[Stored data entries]

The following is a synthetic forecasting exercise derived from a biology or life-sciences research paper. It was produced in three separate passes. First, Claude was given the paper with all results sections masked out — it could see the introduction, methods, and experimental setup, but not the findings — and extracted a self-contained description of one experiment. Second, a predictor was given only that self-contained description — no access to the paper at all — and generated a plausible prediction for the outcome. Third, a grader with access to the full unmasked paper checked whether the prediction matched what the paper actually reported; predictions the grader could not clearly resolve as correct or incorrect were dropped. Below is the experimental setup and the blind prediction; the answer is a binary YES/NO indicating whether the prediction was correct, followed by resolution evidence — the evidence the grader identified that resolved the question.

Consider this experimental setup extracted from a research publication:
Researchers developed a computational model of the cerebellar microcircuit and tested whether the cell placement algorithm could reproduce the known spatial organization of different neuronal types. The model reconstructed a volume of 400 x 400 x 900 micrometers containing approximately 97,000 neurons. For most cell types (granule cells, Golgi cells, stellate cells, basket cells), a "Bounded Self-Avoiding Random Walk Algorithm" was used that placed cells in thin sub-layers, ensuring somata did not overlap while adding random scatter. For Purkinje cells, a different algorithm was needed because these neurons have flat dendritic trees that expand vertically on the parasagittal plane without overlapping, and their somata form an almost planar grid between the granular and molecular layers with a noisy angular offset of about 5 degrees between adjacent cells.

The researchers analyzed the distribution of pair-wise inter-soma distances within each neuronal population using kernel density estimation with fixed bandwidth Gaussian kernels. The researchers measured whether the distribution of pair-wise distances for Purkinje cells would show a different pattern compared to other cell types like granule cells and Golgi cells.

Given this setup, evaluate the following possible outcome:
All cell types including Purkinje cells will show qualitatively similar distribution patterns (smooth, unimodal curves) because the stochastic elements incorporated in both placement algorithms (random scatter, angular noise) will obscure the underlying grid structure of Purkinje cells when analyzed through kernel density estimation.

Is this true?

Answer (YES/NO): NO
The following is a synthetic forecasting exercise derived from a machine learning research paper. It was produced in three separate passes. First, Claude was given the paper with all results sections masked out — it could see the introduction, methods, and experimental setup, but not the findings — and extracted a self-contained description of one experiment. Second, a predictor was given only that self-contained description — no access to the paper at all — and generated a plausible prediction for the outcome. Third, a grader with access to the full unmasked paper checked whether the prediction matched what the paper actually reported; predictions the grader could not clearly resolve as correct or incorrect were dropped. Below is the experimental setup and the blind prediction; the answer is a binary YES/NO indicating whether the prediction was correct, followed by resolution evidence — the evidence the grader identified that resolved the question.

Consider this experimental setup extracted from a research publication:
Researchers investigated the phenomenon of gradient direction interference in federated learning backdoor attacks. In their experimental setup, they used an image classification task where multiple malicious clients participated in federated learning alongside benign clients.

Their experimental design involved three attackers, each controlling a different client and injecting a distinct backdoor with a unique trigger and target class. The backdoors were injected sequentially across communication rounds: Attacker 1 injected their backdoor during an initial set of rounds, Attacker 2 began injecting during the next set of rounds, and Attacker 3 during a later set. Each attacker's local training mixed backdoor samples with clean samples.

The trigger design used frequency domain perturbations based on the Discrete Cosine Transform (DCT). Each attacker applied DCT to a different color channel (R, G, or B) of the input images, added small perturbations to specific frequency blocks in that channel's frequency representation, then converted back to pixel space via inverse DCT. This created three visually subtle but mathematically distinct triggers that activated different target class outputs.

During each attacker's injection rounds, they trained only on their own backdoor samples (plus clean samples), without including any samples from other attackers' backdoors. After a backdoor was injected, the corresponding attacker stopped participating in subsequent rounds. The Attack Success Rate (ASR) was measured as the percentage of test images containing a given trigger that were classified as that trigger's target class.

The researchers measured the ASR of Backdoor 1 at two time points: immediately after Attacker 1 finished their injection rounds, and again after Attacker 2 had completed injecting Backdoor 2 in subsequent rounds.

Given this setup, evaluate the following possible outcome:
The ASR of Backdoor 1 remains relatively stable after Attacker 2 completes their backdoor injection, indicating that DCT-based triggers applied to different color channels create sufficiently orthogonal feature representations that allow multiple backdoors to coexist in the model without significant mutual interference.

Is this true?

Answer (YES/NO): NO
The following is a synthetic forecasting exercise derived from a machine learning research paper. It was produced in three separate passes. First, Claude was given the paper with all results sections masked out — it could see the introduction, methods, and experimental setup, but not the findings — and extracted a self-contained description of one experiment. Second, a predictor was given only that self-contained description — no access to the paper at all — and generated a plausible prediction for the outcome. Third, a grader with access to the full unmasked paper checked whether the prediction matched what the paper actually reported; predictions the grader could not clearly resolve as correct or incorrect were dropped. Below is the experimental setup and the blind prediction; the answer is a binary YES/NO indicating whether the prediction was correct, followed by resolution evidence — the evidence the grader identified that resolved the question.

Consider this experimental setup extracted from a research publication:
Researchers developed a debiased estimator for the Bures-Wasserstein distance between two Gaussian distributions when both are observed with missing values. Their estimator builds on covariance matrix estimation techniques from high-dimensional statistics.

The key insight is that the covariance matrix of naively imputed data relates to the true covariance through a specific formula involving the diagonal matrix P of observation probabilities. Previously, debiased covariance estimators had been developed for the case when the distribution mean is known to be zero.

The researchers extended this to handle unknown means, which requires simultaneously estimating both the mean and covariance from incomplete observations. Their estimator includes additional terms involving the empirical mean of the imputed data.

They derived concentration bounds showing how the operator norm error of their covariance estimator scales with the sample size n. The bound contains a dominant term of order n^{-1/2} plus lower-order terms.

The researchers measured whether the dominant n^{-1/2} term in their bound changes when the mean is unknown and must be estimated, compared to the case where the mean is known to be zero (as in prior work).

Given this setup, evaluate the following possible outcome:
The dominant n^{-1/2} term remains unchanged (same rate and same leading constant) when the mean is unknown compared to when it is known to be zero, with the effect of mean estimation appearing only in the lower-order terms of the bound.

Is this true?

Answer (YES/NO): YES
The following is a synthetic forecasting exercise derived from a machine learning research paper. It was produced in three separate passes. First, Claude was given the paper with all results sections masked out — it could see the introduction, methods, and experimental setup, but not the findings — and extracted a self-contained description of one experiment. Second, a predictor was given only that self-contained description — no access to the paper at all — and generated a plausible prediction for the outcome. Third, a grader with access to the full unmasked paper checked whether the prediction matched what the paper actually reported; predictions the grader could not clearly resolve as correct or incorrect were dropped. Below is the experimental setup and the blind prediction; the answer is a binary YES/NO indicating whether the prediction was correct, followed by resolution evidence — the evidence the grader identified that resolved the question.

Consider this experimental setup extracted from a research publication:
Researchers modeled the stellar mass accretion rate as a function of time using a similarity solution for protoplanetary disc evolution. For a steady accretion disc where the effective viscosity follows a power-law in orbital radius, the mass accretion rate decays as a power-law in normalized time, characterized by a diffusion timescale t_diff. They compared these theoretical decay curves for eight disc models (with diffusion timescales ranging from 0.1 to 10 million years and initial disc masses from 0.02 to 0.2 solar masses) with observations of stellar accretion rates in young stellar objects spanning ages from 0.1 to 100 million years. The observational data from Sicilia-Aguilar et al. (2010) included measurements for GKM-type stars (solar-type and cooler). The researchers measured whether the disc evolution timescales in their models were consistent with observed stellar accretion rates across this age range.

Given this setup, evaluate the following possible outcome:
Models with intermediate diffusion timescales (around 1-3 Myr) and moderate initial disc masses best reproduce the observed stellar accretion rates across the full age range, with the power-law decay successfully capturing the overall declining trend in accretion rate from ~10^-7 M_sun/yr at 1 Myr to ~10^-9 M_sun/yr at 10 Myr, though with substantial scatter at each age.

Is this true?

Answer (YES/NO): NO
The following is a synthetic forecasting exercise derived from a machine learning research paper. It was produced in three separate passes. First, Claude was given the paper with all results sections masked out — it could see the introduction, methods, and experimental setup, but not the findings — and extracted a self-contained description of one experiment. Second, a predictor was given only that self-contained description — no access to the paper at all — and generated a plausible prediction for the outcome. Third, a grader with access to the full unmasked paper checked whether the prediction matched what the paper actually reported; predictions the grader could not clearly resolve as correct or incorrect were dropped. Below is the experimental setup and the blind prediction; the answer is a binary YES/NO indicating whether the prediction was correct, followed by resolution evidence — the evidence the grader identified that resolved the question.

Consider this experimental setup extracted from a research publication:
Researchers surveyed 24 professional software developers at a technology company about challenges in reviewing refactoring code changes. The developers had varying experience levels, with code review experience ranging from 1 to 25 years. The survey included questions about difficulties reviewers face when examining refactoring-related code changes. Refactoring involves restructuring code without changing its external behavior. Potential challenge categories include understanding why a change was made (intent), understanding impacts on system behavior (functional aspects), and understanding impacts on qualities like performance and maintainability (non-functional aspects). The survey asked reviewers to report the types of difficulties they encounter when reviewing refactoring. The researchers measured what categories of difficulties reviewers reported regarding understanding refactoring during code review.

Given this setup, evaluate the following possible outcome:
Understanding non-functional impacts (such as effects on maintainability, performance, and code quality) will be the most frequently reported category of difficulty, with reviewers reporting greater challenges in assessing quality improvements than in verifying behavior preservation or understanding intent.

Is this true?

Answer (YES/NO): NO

> Problem details: Filter the data above, keeping only lines that include the string "terms".

> Completed task:
The researchers extended this to handle unknown means, which requires simultaneously estimating both the mean and covariance from incomplete observations. Their estimator includes additional terms involving the empirical mean of the imputed data.
They derived concentration bounds showing how the operator norm error of their covariance estimator scales with the sample size n. The bound contains a dominant term of order n^{-1/2} plus lower-order terms.
The dominant n^{-1/2} term remains unchanged (same rate and same leading constant) when the mean is unknown compared to when it is known to be zero, with the effect of mean estimation appearing only in the lower-order terms of the bound.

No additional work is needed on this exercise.